**DOCUMENT EXCERPT**.
================

# Copper bolus



## Judy-Ron (Jan 2, 2020)

I have a question that I can't seem to get a good answer for.  We have a four month old wether that has had free choice loose minerals with 1350ppm  minimum and 1600ppm maximum of copper since he has been here (eleven weeks tomorrow).  I have read that one can tell when they have a copper deficiency when they exhibit something called fish tail...  Rascal seems to have lost a significant amount of hair at the tip of his tail that looks very much like the pictures of fish tail that I have seen.  There is no sign of hair loss around the eyes as of yet.  I do have the 2g capsules on hand for ruminating kid goats but have been reluctant to give any as I am not exactly comfortable giving it to him if he doesn't need it.  The vet doesn't seem to think it's a big deal but I'm a nervous mama when it comes to treating my kids with something I'm unfamiliar with.  Does anyone have some advise for me?


----------



## Duckfarmerpa1 (Jan 2, 2020)

Can you show a picture...I just gave 4G to my pregnant does...they didn’t have fishtails, but I saw the tip of the one tail...but, you have to give copper to pregnant does.  But I’ve been reading so much about it, I might be able to help.


----------



## Judy-Ron (Jan 2, 2020)

I'll try to get a picture of his tail tomorrow.  He's not too bad but I want to be sure he's getting what he needs...  Thanks I'll post it as soon as I can.


----------



## Jesusfreak101 (Jan 2, 2020)

Before we had to sale our goats i have ours copper every six months both does and bucks. it's a need mineral and depending on were your at its not in our soil, we also have selenium to help since we don't have that in our soil as well.


----------



## Daxigait (Jan 3, 2020)

I give Multimin 90 twice a year since it has all the minerals together(1cc/100) in addition to free choice minerals both the local MFA one, and vitaferm concept aid since I have found sometimes they want the one and sometimes they want the other. So I make sure they're both always there.  I have found since making the vitaferm available and offering free choice Sericea lespedeza that I have had less worm problems.


----------



## LMK17 (Jan 8, 2020)

I give a 4g copper bolus to all my adult boers each time I hoof trim them (about 4x/yr). They also receive free choice goat minerals and occasional pelleted feed with added copper. The cooper oxide wire particles inside the capsules sit in the goats' digestive systems and are absorbed slowly over time. Based on the research I've seen, the copper boluses don't pose a significant risk of copper toxicity in goats.

Additionally, there is evidence that the copper particles act as a natural dewormer to inhibit barber pole worms.

Lots of research here: https://www.wormx.info/copper-oxide-wire-particles


----------



## Duckfarmerpa1 (Jan 8, 2020)

================

**EXCERPTED DATA**.
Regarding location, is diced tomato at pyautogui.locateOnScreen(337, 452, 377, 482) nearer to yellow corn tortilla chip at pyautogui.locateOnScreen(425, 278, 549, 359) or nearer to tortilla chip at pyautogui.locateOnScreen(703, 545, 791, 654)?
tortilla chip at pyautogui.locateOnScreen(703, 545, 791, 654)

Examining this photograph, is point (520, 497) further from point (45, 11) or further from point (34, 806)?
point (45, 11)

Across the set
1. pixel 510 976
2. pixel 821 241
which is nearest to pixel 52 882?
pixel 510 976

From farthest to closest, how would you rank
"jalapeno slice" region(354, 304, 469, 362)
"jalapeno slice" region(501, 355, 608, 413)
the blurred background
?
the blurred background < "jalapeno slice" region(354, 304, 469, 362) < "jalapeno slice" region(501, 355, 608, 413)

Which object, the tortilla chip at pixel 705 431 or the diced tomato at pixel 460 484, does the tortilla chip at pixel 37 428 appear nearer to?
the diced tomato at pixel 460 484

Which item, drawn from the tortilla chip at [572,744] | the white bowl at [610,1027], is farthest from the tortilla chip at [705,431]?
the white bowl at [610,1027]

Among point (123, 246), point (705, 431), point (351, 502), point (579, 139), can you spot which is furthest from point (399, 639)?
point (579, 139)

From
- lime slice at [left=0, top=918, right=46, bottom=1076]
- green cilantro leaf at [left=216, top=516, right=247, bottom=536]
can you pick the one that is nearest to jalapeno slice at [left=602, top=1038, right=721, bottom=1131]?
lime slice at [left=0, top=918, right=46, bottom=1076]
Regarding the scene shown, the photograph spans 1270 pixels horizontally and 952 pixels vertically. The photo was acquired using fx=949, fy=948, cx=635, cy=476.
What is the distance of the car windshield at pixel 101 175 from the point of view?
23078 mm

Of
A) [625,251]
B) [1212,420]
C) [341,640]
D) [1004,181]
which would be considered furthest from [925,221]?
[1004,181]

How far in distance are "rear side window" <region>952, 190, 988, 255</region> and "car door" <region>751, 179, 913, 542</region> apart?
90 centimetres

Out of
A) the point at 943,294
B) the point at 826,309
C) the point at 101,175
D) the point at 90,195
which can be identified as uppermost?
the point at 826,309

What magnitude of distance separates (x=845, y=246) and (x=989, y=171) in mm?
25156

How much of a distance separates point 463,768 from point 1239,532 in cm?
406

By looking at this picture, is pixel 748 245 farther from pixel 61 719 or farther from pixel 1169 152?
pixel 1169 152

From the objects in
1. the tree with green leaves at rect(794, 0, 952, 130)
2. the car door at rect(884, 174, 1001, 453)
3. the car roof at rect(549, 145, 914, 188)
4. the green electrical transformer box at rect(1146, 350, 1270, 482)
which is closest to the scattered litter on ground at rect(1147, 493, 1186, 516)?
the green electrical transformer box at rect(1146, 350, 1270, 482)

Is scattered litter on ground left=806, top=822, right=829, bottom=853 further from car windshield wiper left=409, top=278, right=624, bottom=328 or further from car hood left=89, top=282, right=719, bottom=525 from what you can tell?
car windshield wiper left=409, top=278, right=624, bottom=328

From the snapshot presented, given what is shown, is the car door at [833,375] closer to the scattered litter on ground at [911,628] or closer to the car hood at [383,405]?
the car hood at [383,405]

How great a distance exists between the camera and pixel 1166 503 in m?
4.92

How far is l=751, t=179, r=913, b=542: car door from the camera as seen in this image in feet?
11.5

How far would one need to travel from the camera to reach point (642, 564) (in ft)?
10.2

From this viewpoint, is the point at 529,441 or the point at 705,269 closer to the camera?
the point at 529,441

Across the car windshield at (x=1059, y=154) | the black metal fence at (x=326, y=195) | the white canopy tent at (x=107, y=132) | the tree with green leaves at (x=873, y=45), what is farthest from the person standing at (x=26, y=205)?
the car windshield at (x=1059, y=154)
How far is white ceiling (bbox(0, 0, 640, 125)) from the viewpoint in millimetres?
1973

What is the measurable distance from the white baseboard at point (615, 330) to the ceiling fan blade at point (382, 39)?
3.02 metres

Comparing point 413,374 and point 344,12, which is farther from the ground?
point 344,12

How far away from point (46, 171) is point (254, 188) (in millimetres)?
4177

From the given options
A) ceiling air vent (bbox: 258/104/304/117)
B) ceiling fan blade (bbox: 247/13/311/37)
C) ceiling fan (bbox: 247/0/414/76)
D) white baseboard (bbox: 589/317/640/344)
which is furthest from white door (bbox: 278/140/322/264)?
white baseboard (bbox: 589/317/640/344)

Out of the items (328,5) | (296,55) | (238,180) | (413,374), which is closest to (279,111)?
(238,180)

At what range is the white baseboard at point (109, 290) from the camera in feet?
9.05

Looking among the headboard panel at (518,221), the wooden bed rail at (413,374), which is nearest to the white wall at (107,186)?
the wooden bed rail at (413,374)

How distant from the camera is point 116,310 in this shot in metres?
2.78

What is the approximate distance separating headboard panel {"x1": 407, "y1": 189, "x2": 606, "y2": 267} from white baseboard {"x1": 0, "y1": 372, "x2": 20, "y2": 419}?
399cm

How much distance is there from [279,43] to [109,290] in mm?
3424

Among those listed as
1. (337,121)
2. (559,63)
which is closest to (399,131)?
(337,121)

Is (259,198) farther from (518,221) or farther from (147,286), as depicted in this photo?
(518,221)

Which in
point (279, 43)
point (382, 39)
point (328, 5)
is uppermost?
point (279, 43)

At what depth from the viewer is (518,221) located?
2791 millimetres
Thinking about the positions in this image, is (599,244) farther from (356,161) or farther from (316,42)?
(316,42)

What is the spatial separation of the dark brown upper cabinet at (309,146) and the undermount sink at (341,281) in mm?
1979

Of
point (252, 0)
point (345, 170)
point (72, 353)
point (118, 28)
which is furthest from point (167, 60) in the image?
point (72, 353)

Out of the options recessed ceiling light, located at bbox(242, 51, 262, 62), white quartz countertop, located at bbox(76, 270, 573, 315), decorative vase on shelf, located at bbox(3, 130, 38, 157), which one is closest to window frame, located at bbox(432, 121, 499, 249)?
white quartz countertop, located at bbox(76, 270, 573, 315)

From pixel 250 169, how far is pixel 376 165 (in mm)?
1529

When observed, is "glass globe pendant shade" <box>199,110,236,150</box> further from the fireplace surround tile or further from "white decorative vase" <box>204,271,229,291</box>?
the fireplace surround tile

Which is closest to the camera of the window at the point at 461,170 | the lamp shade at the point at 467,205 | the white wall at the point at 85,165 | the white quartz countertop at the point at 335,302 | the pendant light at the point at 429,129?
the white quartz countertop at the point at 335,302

================

**TASKS FOR THIS EXERCISE**.
1. In the copper bolus thread, rewrite the part from "## Jesusfreak101 (Jan" to "less worm problems.", swapping "soil" for "ground".
2. Write what comes next in the goat copper bolus thread, picking up right after its last line.

**YOUR RESPONSES**.
1.
## Jesusfreak101 (Jan 2, 2020)

Before we had to sale our goats i have ours copper every six months both does and bucks. it's a need mineral and depending on were your at its not in our ground, we also have selenium to help since we don't have that in our ground as well.


----------



## Daxigait (Jan 3, 2020)

I give Multimin 90 twice a year since it has all the minerals together(1cc/100) in addition to free choice minerals both the local MFA one, and vitaferm concept aid since I have found sometimes they want the one and sometimes they want the other. So I make sure they're both always there.  I have found since making the vitaferm available and offering free choice Sericea lespedeza that I have had less worm problems.

2.
LMK17 said:


> I give a 4g copper bolus to all my adult boers each time I hoof trim them (about 4x/yr). They also receive free choice goat minerals and occasional pelleted feed with added copper. The cooper oxide wire particles inside the capsules sit in the goats' digestive systems and are absorbed slowly over time. Based on the research I've seen, the copper boluses don't pose a significant risk of copper toxicity in goats.
> 
> Additionally, there is evidence that the copper particles act as a natural dewormer to inhibit barber pole worms.
> 
> Lots of research here: https://www.wormx.info/copper-oxide-wire-particles



Do you have a lot of Stoney areas in your pasture area? I have to trim hooves more often....but, no stones...


----------



## Duckfarmerpa1 (Jan 8, 2020)

You can look up ’average concentration of elements in’. Your county...it will bring up a website with the US...you click on your county and it lists your exact elements...I wrote all of mine down..so that I know..if we have good selenium here...good copper, good iron, etc...that might be helpful


----------



## LMK17 (Jan 8, 2020)

Duckfarmerpa1 said:


> Do you have a lot of Stoney areas in your pasture area? I have to trim hooves more often....but, no stones...



Our goats roam about 18 acres. The front pastures are good and free of rocks, but we also have several acres of woodlot, and a creek bed runs through there. Lots of rocks in the woods & creek, so that does help with hooves. That said, I think the ideal trimming interval would be somewhat shorter than what I do, though we haven't had any real problems with seasonal trimming.


----------



## Duckfarmerpa1 (Jan 8, 2020)

I’m new with my goats...and some people had me obsessing over everything...I’m calmer now...phew!


----------



## LMK17 (Jan 8, 2020)

Duckfarmerpa1 said:


> You can look up ’average concentration of elements in’. Your county...it will bring up a website with the US...you click on your county and it lists your exact elements...I wrote all of mine down..so that I know..if we have good selenium here...good copper, good iron, etc...that might be helpful



That's a really good start and definitely worth checking out. Just keep in mind that soils do vary, even within a single property. It's also a good idea to know water concentrations of minerals from whatever water source you use for irrigation & your stock, and to keep in mind that some minerals can interfere with the uptake of others.


----------



## LMK17 (Jan 8, 2020)

Duckfarmerpa1 said:


> I’m new with my goats...and some people had me obsessing over everything...I’m calmer now...phew!



It's easy to freak out. Been there. In actuality, though, our soil hasn't been tested for something like 7 years (it is on my spring to-do), I know my my feeding and supplementing system could use some refining, and like I said, my goats probably could use an extra pedicure or two a year. Still, my animals are thriving. I'm certainly not suggesting getting sloppy, and I think one should be open to learning all the time, but at the same time, I don't think it's reasonable for one farmer-- especially a small, diversified one with an off farm career-- to know all.the.numbers.all.the.time. For me, I feel like I can make up for some lack of knowledge by getting to know *my* animals and *my* land well. I get eyes on all my critters at least one a day and try to get hands on them too. I walk my land a lot, taking in the details like whether the grass is flourishing or whether I'm seeing more/different weeds popping up. It helps me to know when something changes, and then I can go in and figure out what to do about it, rather than trying to be a walking textbook.


----------



## frustratedearthmother (Jan 8, 2020)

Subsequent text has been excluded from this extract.